Copy each of the rows below word for word, leaving out the pictures.

> Data entries

————

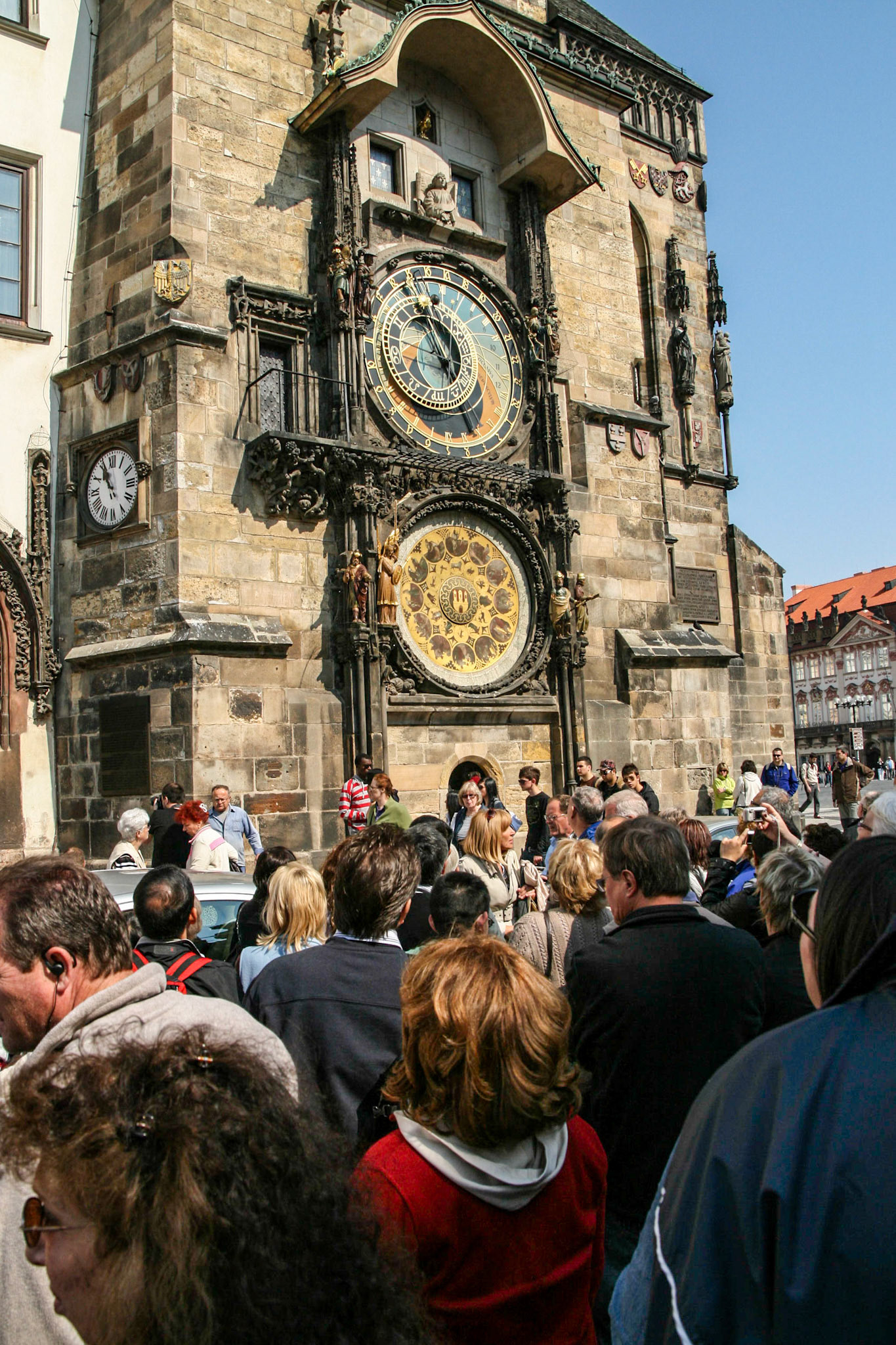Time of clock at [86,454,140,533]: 10:56
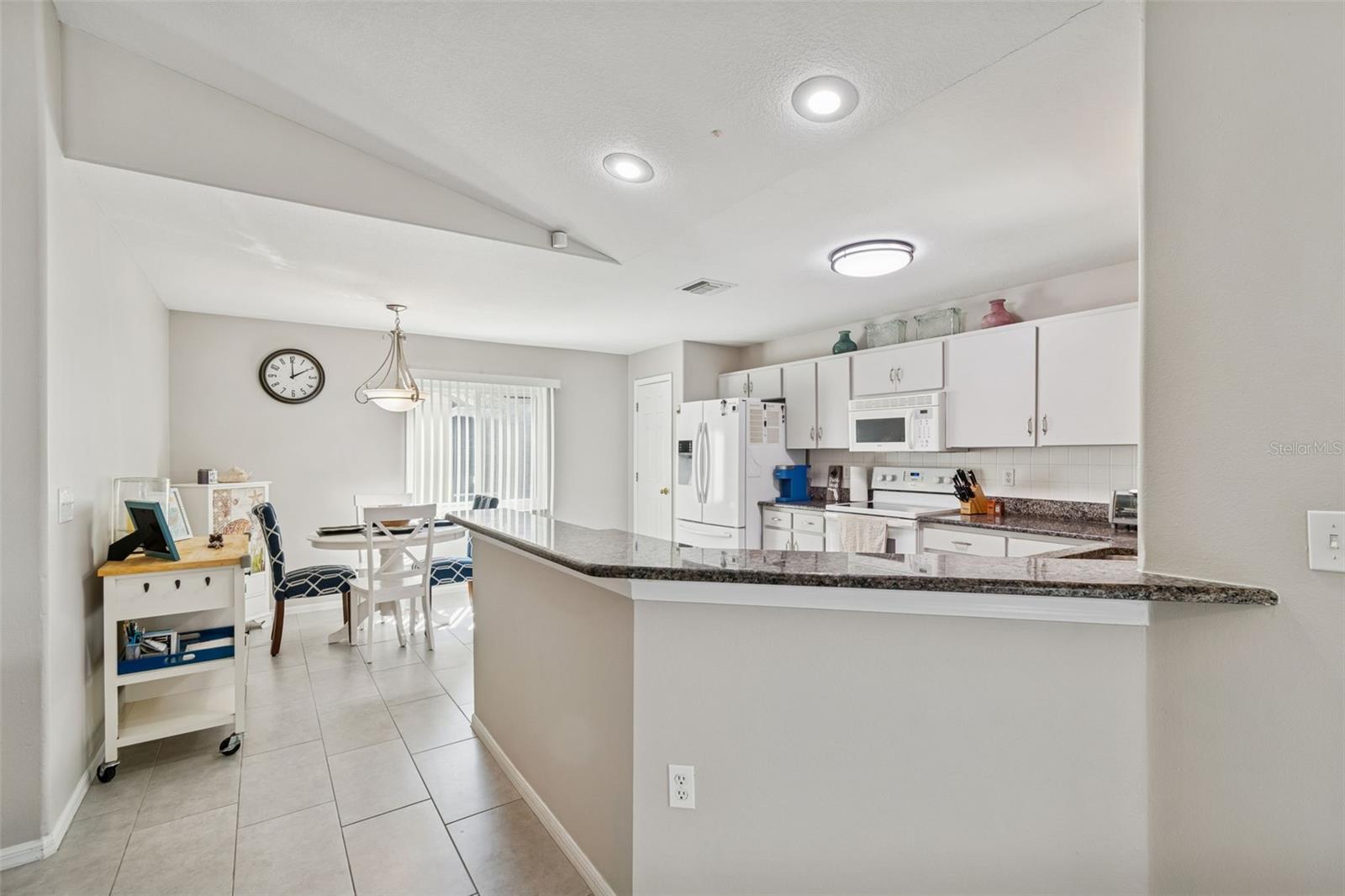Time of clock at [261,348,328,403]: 1:59
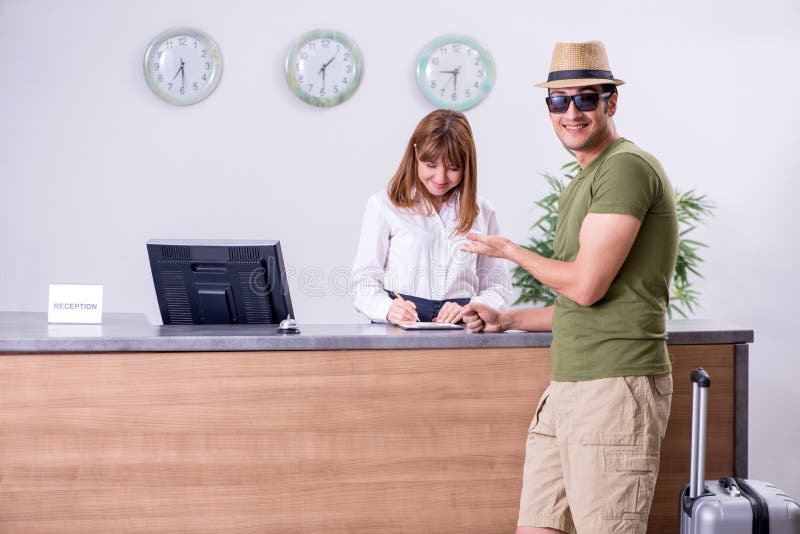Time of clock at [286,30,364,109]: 1:29
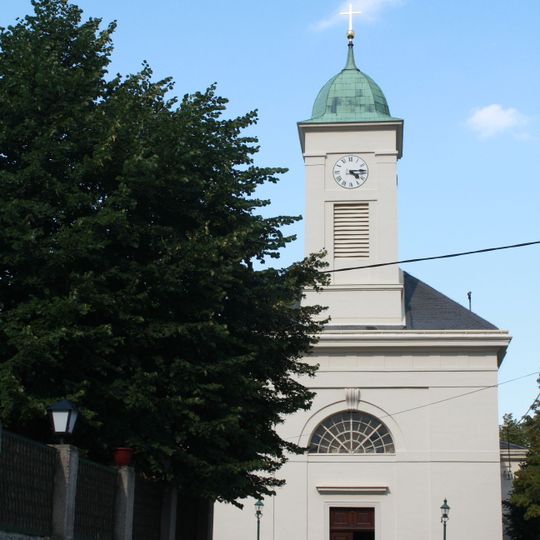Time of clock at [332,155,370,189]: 4:14
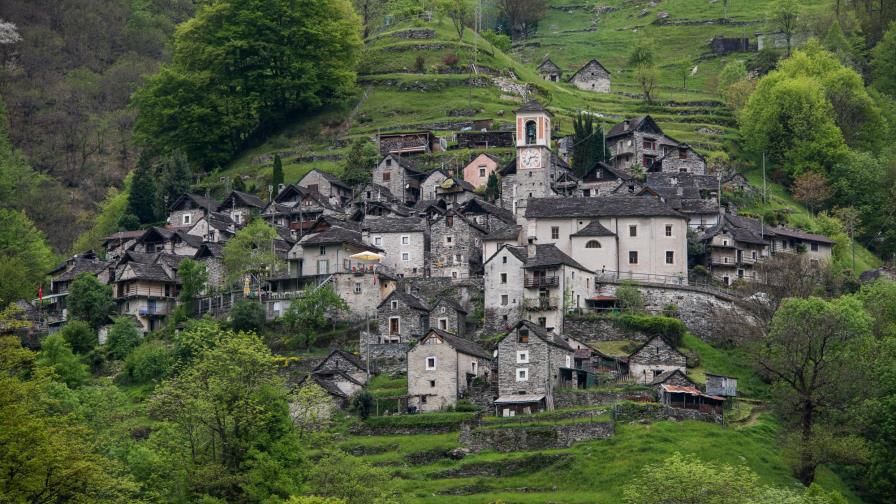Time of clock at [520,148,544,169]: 2:33
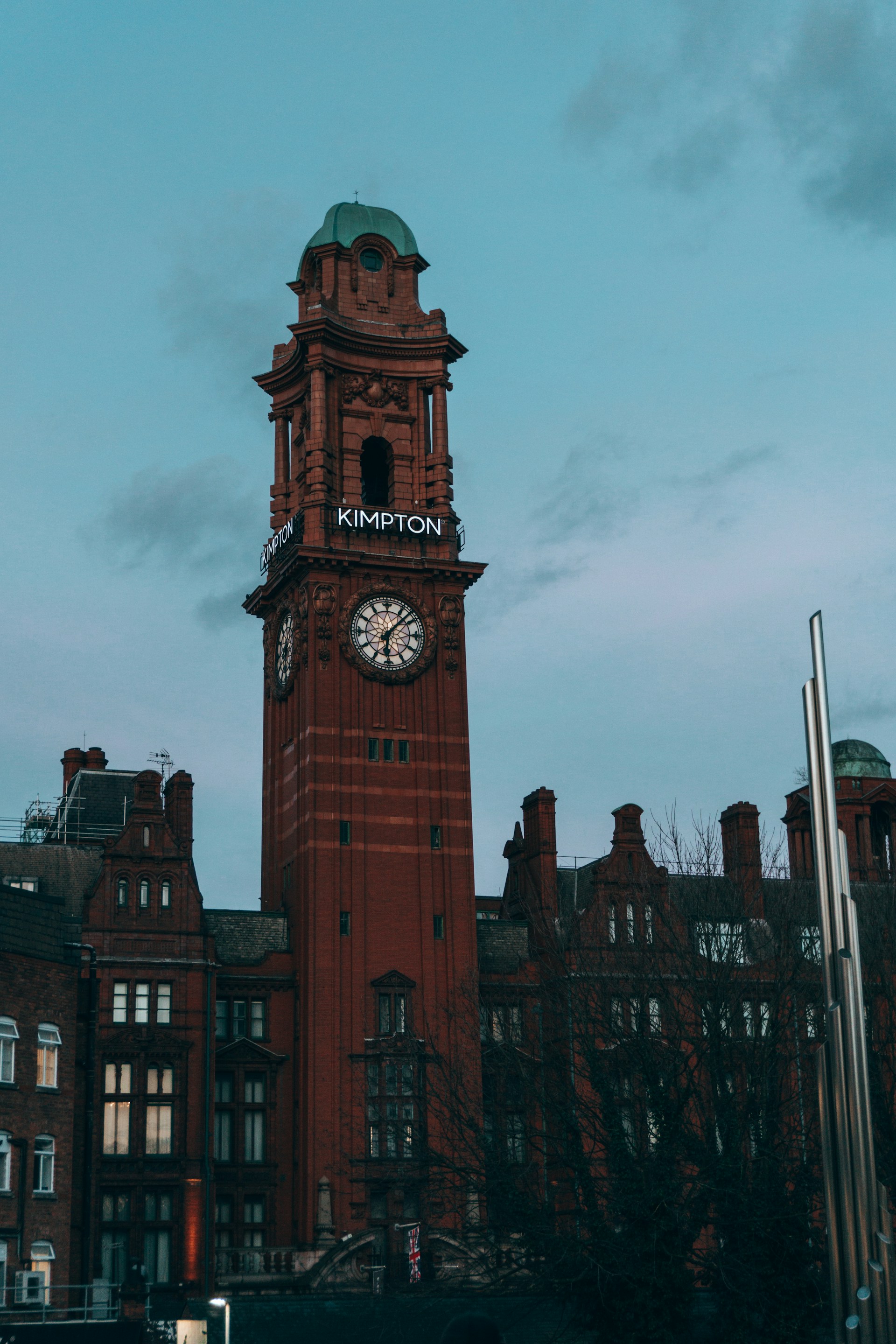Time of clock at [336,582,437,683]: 6:07
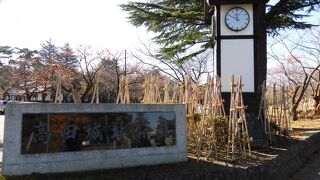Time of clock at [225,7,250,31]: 11:49
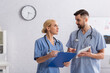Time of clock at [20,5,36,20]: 3:32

————

> Solution
Time of clock at [86,454,140,533]: 10:56
Time of clock at [261,348,328,403]: 1:59
Time of clock at [286,30,364,109]: 1:29
Time of clock at [332,155,370,189]: 4:14
Time of clock at [520,148,544,169]: 2:33
Time of clock at [336,582,437,683]: 6:07
Time of clock at [225,7,250,31]: 11:49
Time of clock at [20,5,36,20]: 3:32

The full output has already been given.